In one of their “routine sweeps,” they issued a take-down to on-demand retail platform zazzle.com for the contents of the racebending.com store, a non-profit effort that sold t-shirts to protest the all-white casting of non-white leads in the Avatar: the Last Airbender live-action film (more details on that particular controversy here and here). Racebending.com sold shirts with original art and designs, sporting slogans such as “Aang ain’t white” and “this is not a tan” (in response to a statement by one of the cast members about tanning to get into character), and “The Last Airbender: putting the Cauc back in Asian.”

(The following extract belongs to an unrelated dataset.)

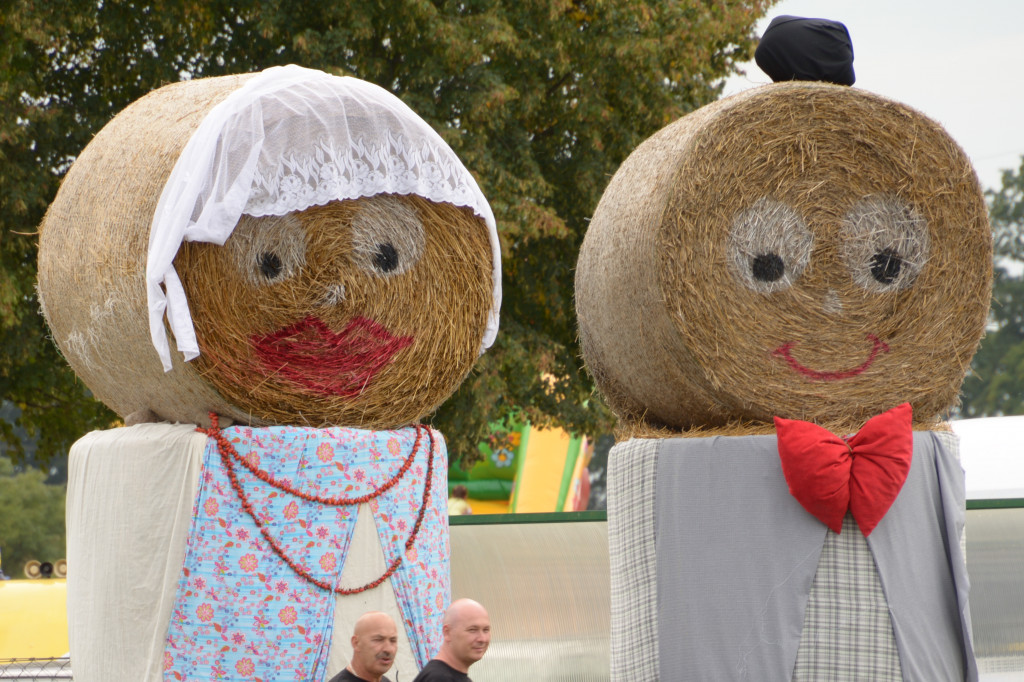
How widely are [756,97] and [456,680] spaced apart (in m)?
2.57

None of the products on the site contained any images from the series (see them here, posted by the creator) — the only thing “in violation of Viacom’s intellectual property rights” were words used to talk about something that Viacom produces. Viacom, it seems, sees itself as owning your discussions around its properties.
We are, by now, long accustomed to epic failure on the part of DMCA takedowns initiated by major media conglomerates. Viacom, in particular, has been a visible and often hilariously illogical offender, with its memorable removal of a clip Christopher Knight put up on youtube from the show WebJunk 2.0, which had featured none other than Knight’s own campaign commercial (presumably aired without permission).

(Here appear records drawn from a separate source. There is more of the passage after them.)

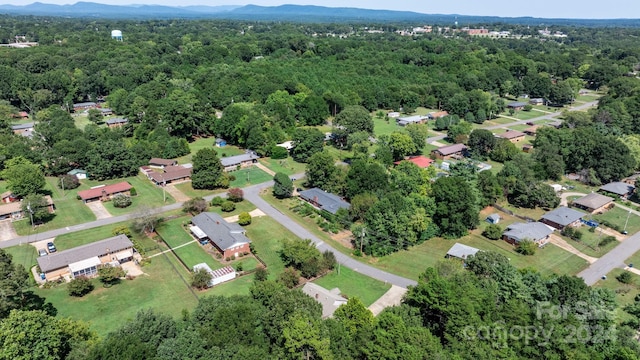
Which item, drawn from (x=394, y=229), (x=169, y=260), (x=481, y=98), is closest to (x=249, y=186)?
(x=169, y=260)

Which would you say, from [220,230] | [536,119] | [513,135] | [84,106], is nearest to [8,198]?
[220,230]

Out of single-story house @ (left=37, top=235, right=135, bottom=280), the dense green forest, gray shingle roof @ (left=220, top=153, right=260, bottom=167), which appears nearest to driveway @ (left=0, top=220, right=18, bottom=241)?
the dense green forest

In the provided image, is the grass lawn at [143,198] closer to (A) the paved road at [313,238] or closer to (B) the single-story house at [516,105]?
(A) the paved road at [313,238]

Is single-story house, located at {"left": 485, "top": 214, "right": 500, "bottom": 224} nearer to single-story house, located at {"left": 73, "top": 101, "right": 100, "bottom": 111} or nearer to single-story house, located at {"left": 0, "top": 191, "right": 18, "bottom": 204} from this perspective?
single-story house, located at {"left": 0, "top": 191, "right": 18, "bottom": 204}

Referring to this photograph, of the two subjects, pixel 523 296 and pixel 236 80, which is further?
pixel 236 80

But there are two unsettling things that this instance in particular highlights. The first is a rising trend in companies deciding to “participate” and “acknowledge” and with fans and users by effectively claiming ownership over their discussions and discourse. This is, for instance, what I pointed out with Skittles use (and consequent barring of access to) the twitter feed on their front page. It is a problem of companies claiming to want conversation, but attempting only to enact control.

Related to this is then the second pattern, which is that these supposedly objective methods at issuing take-down, general search-term sweeps that don’t differentiate and make value judgements, are in fact anything but neutral. They presumes the right of large corporations — which are, lest we forget, are already part of a structure of unequal power relations — while simultaneously allowing them disavow responsibility by blaming it on the technological limitations. That is to say, Viacom, in this instance, will no doubt claim innocence to censorship by virtue of it having been “unintentional,” convieniently overlooking the fact that they have structured their use of technology in a way that makes precisely these types of “unintentional” abuses possible, and increasingly prevalent.

All of this, finally, is made all the more poignant by the fact that this case centers around a question of race. In other words, the very voices Viacom tried to silence this time around  — whatever their intent — we those being raised in protest of already being silenced. Viacom is effectively making a statement that groups already struggling for representation in mainstream mass media similarly don’t even have the right to represent themselves elsewhere.